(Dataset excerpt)
╭──

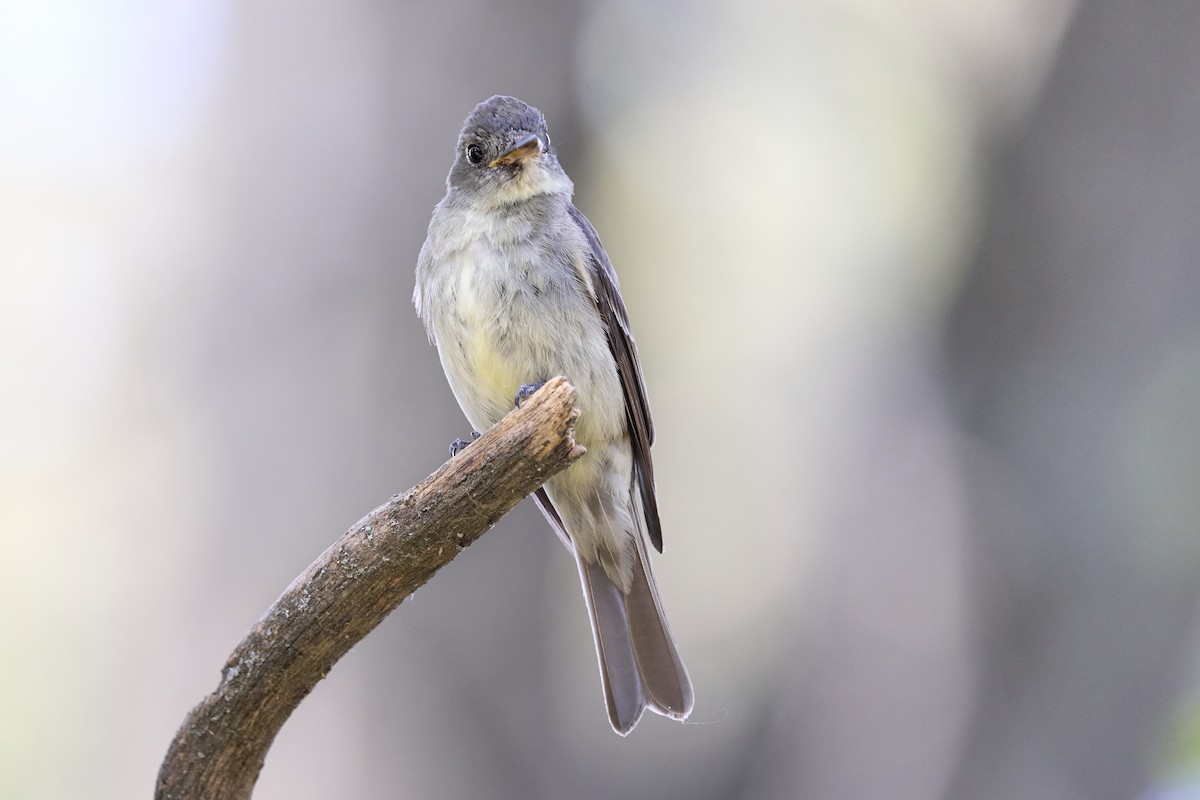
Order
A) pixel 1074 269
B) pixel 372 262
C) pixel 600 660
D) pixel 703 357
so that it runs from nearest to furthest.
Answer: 1. pixel 600 660
2. pixel 372 262
3. pixel 1074 269
4. pixel 703 357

╰──

PROBLEM
Rewrite the items above with "nearest" switched to "closest" and every other part left as it is. Leave the pictures out of your answer.

TASK OUTPUT
Order
A) pixel 1074 269
B) pixel 372 262
C) pixel 600 660
D) pixel 703 357
so that it runs from closest to furthest.
Answer: 1. pixel 600 660
2. pixel 372 262
3. pixel 1074 269
4. pixel 703 357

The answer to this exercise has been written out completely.